Verilen metin:
-------------------------

İran'daki uçakların yüzde 50'si 'uçuşu riskli uçaklar'

İran İmar Komisyonu Başkanı Muhammed Rıza Rizayi Koçi, İran'da hava ulaşımında kullanılan uçakların yüzde 50'sinin "uçuşu riskli uçaklar" grubunda olduğunu söyledi.

İran'daki uçakların yüzde 50'si 'uçuşu riskli uçaklar'
TT

İran'daki uçakların yüzde 50'si 'uçuşu riskli uçaklar'

İran'daki uçakların yüzde 50'si 'uçuşu riskli uçaklar'

İran'da hava ulaşımında kullanılan uçakların ortalama yaşının 20'nin üzerinde ve yüzde 50'sinin de "uçuşu riskli uçaklar" grubunda olduğu belirtildi.
İran İmar Komisyonu Başkanı Muhammed Rıza Rizayi Koçi, İran Meclisi Haber Ajansı'nda (ICANA) yer alan açıklamasında, ülkedeki hava ulaşımda kullanılan uçakların ortalama yaşının 20'nin üzerinde olduğunu belirterek, hükümetin bunları yenilemesi gerektiğini ifade etti.
Ülkede hava ulaşımında kullanılan uçakların yüzde 50'sinin riskli uçaklar durumunda olduğunu dile getiren Rizayi Koçi, hazırlanacak bir programla bu uçakların yerine yenilerinin alınması gerektiğini kaydetti.

-------------------------

Veri kümesi bölümü:
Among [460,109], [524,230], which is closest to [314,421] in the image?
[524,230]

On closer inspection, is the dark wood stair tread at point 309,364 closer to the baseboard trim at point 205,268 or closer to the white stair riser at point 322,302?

-------------------------

Yapmanız gereken: İran'daki yaşlı ve riskli uçaklarla ilgili haberi, son cümlesinden sonrasını yazarak sürdürün. Materyalin bu işle hiçbir ilgisi yoktur.

Alıştırma sonucu:
Rizayi Koçi, eski uçaklar sorununun çok ciddi ve tehlike alarmı veren bir konu olduğunu vurgulayarak, yetkililerden bu problemin çözülmesi için harekete geçilmesini istedi.
"Rus uçakları İran coğrafyasıyla uyumlu değil"
İç hatlarda sürekli yaşanan rötarların, uçakların eski ve yıpranmış olmasından kaynaklı olduğuna dikkati çeken Rizayi Koçi, "İran Havacılık Kurumu, Ulaştırma ve Şehircilik Bakanlığı, filonun modernizasyonu ve yeni uçakların alınması için doğru çözüm yolları üzerine düşünmelidir." değerlendirmesinde bulundu.
Rizayi Koçi, Rus uçaklarının alınması ihtimaliyle ilgili olarak da şu görüşleri paylaştı:
"Son aylarda Rus uçaklarının alınması konusu gündeme geldi. Fakat benim görüşüme göre Rus uçakları İran coğrafyasının hava durumuyla uyumlu değil."
İran'da 39 yıl içinde 200'den fazla uçak kazası oldu
İran'da 18 Şubat'ta düşen yolcu uçağında 66 kişinin hayatını kaybetmesi, ülkede kullanılan 25 yaşındaki eski uçakların yenilenmesi gerektiği tartışmalarını tekrar gündeme taşımıştı.
Cumhurbaşkanı Hasan Ruhani yönetiminde 5+1P ülkeleriyle yapılan nükleer anlaşmadan sonra yaklaşık 35 milyar dolar tutarında yeni uçak alımı çabalarına Ruhani muhalifi muhafazakar kesim ülkenin öncelikli ihtiyacı olmaması gerekçesiyle karşı çıkmıştı. 10 ila 15 yıl kullanılan yolcu uçaklarının "uçuşu riskli uçaklar" grubuna girdiği ülkede, İran Sivil Havacılık Organizasyonu (CAO) tarafından bu yılın başlarında hazırlanan rapora göre, İran gelecek on yılda uçak filosunu makul bir seviyeye ve kaliteye çekmek için 500 adet yeni uçağa ihtiyaç duyuyor.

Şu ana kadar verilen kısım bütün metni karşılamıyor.